L'auteur ajoute qu'il n'y a pas, en droit interne, de procédure permettant
de mettre en cause une loi comme étant incompatible avec les normes internationales
relatives aux droits de l'homme; les droits de l'homme fondamentaux ne
sont garantis que dans le préambule de la Constitution du pays, et les
paragraphes de ce préambule n'ont pas force de loi. L'abrogation de l'ordonnance
de 1962, intervenue en 1990, n'a été d'aucun secours pour l'auteur car
il ne pouvait pas s'en prévaloir pour mettre en cause la légalité de sa
détention alors qu'il était détenu, et comme elle n'est pas rétroactive,
elle ne lui donne pas non plus le moyen de demander réparation pour détention
illicite.
2.7 L'auteur soutient en outre que le juge d'instruction du tribunal
de Bafoussam l'a reconnu coupable des chefs d'accusation portés contre
lui et, par ordonnance du 25 janvier 1989, l'a renvoyé devant une juridiction
militaire. Il explique qu'en vertu de la législation nationale, le juge
d'instruction ne se prononce pas sur la culpabilité ou l'innocence d'un
inculpé, mais seulement sur l'existence d'éléments de preuve justifiant
une extension de la détention et autorisant à renvoyer l'inculpé devant
une juridiction militaire; selon l'auteur, le renvoi devant une juridiction
militaire ne peut pas être contesté.
2.8 L'auteur souligne que deux fois, son avocat s'est adressé à la Haute
Cour du Cameroun pour demander une ordonnance d'habeas corpus :
deux fois, sa demande a été rejetée au motif que l'affaire était devant
un tribunal militaire et que le recours en habeas corpus n'est
pas recevable à l'égard de chefs d'accusation qui doivent être déterminés
par un tribunal militaire. L'auteur fait valoir que dès lors qu'il ne
pouvait contester sa détention par un recours en habeas corpus,
il ne disposait en fait d'aucun des autres recours existant théoriquement.

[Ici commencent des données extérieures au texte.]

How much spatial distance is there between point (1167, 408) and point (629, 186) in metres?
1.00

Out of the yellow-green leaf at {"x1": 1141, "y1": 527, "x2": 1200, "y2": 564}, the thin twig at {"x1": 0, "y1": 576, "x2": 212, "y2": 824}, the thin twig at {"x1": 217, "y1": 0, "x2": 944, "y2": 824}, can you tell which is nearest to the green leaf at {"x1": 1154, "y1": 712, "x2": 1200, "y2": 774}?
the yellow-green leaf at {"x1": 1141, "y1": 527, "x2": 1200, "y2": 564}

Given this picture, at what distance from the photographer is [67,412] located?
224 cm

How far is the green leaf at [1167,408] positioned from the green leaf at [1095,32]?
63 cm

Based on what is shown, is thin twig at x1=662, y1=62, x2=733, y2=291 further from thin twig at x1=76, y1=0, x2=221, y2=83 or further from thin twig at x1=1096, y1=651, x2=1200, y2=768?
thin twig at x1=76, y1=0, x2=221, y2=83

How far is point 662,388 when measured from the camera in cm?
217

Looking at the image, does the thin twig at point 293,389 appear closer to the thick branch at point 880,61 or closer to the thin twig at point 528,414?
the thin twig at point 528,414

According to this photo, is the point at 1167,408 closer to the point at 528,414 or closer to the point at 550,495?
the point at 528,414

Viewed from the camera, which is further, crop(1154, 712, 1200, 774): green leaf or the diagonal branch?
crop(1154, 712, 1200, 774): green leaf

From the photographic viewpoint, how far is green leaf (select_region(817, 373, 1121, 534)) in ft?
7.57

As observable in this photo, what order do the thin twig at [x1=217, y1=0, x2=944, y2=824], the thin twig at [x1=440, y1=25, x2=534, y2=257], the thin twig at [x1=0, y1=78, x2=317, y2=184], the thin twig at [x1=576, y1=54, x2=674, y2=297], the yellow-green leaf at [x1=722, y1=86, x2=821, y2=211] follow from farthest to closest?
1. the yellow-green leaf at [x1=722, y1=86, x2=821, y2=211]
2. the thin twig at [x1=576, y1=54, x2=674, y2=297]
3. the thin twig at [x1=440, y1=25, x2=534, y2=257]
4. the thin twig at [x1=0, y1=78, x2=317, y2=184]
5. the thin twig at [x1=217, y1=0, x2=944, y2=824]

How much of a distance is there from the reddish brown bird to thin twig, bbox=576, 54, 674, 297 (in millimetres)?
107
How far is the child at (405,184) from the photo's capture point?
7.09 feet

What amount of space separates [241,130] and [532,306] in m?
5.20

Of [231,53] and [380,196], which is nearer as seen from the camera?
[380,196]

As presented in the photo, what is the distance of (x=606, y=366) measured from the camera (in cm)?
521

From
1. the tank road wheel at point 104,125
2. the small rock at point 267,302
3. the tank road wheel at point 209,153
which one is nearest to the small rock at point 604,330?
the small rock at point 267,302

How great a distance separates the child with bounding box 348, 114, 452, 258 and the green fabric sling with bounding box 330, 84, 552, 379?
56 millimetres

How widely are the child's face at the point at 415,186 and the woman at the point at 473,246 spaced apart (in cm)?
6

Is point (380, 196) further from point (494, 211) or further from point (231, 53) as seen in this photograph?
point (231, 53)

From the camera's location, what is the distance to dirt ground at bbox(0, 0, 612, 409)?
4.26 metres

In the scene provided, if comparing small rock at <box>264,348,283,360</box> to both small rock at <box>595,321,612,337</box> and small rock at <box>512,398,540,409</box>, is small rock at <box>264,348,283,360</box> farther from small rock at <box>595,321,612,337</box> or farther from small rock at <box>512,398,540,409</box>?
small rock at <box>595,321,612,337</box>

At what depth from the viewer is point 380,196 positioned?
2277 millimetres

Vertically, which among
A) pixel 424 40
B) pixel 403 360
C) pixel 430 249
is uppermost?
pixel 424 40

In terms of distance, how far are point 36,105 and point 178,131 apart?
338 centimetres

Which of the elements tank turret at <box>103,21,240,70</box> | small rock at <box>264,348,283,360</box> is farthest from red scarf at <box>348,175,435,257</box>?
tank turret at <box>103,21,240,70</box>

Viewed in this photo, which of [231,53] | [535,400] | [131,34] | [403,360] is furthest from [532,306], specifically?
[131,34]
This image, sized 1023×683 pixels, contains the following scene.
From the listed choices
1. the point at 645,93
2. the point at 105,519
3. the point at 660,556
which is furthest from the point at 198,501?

2.9 En ce qui concerne les recours contre tout traitement cruel, inhumain
ou dégradant, l'auteur fait observer que le ministère public peut seulement
entreprendre une procédure civile pour traitement cruel, inhumain ou dégradant
au nom d'une personne qui est inculpée dans une affaire pénale en instance.
En vertu de l'article 5 de l'ordonnance 72/5 du 26 août 1972, un tribunal
militaire ne peut être saisi d'une action civile distincte de l'action
pénale pour laquelle il a été déclaré compétent. Seul le Ministre de la
défense ou le juge d'instruction pourrait saisir le tribunal militaire
d'une action civile; les civils, eux, ne peuvent le faire. Enfin, l'auteur
cite, en les reprenant à son compte, les conclusions d'un récent rapport
d'Amnesty International, selon lequel "il n'a été signalé, ces dernières
années, aucun cas dans lequel des allégations de torture auraient fait
l'objet d'une enquête officielle au Cameroun. Les autorités semblent aussi
avoir paralysé toutes les actions civiles en dommages-intérêts portées
devant les tribunaux par d'anciens détenus...". L'auteur conclut
que la poursuite de recours internes serait inefficace et que s'il entreprenait
de telles procédures, il serait soumis à de nouvelles mesures vexatoires.
Teneur de la plainte
3.1 L'auteur affirme que le traitement auquel il a été soumis entre le
18 juin et le 10 août 1988, ainsi que pendant sa détention au camp Mbope,
constitue une violation de l'article 7 du Pacte.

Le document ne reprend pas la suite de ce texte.